Sonho e utopia

Sonho e utopia
(Ilustração: Marcia Tiburi/Revista Cult)

 

Lugar de Fala é o espaço dos leitores no site da Cult. Todo mês, artigos enviados por eles são publicados de acordo com um tema. O de fevereiro de 2021 é “sonho”.


O sonho é real, são sinapses e colapsos mentais à revelia do sonhador, que remanescem, às vezes. Parte do sonho migra do inconsciente para o consciente, caminho material de bioquímica ainda não explicada.

A utopia não é sonho, por irreal que é. Sonhar uma vida diferente não é sonho, portanto.

Sonhos são registrados – eu os transcrevo para cadernos de anotações –, são pretérito. Utopia pode ser também escrita, porém descrita na classificação de ficção. E por que a indevida sinonímia? Porque nos faltam palavras, ou melhor, nos falta o devido entendimento do que as palavras sonho e utopia querem dizer. Elas – as palavras – são existentes, são reais, ao contrário do que significam.

Exemplos? O sonho de estar nu é hoje substituído pelo da saída à rua sem máscara. Sonhos de queda livre, de se afogar em águas sem cor e sem temperatura definida, o de retorno a moradas da infância, os cheiros das cadeiras e cadernos escolares, sabores de comidas caseiras. Esses são os sonhos, pretérito de vida resgatada de alguma forma dentro do cérebro pensante, ainda que inconscientemente. O devir, chamado erroneamente de desejo sonhado, será realidade dentro da tristeza do inexorável, ou será utopia, no âmbito da felicidade jamais alcançada.

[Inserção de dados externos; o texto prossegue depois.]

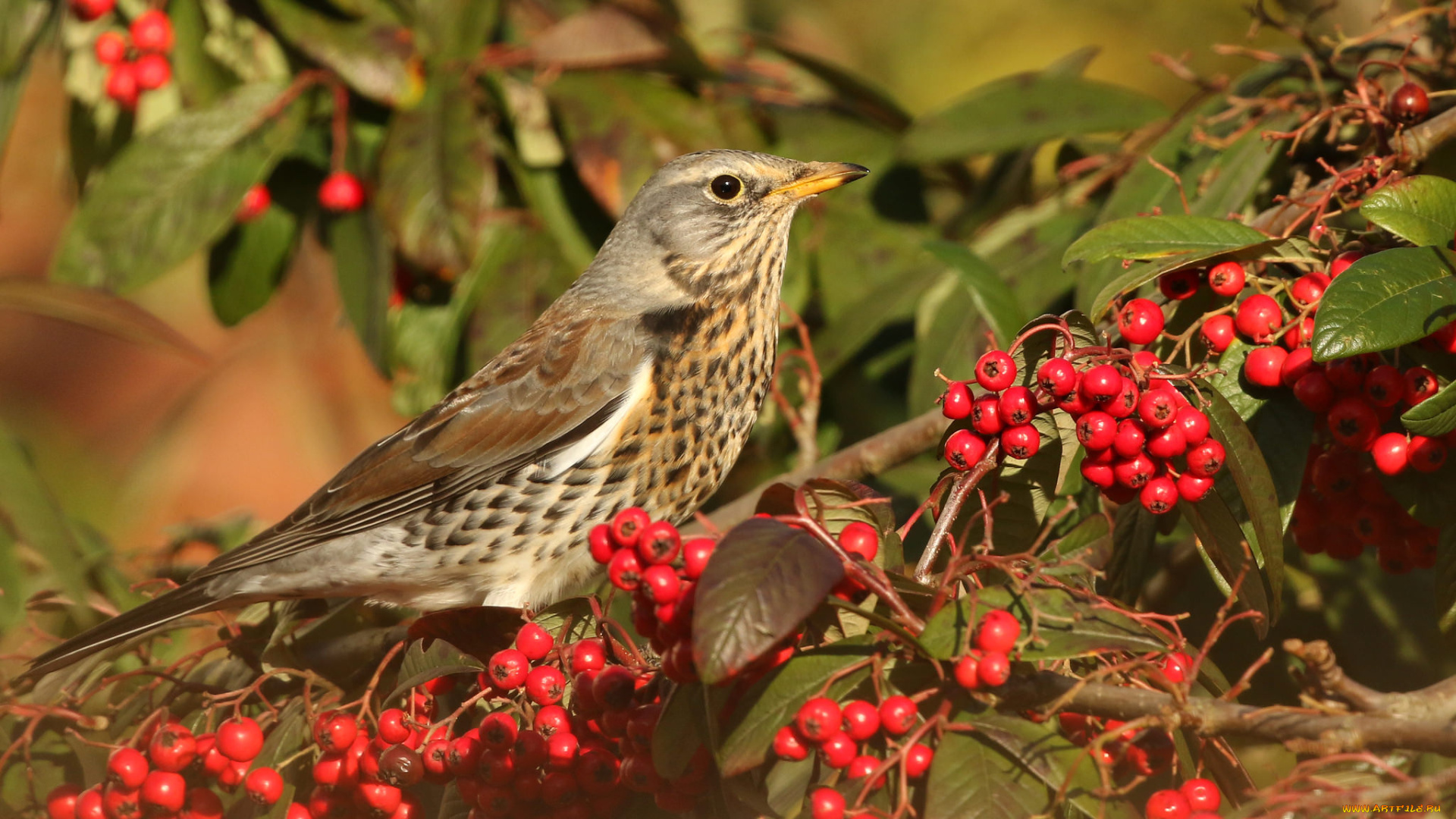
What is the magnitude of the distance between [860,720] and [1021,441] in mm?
412

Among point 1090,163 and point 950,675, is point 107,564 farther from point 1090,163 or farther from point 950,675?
point 1090,163

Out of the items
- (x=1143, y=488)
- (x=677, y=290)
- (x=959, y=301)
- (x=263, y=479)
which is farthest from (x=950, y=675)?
(x=263, y=479)

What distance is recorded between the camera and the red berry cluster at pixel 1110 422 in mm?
1430

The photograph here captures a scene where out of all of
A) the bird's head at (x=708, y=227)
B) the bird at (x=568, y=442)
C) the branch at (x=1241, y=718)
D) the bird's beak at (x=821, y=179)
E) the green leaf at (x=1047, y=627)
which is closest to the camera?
the branch at (x=1241, y=718)

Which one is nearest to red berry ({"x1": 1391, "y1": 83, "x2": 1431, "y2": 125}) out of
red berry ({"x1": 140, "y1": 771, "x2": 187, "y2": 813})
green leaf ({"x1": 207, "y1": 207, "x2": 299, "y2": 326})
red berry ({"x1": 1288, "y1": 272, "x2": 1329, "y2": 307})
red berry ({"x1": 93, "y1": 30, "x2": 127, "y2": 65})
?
red berry ({"x1": 1288, "y1": 272, "x2": 1329, "y2": 307})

Entre o nebuloso pretérito dos sonhos e o impossível futuro da utopia, sigamos com o presente em curso, em marcha, em solavancos.

Adilson Roberto Gonçalves é pesquisador da Unesp,
membro da Academia de Letras de Lorena, da
Academia Campineira de Letras e Artes e do
Instituto Histórico, Geográfico e Genealógico de Campinas.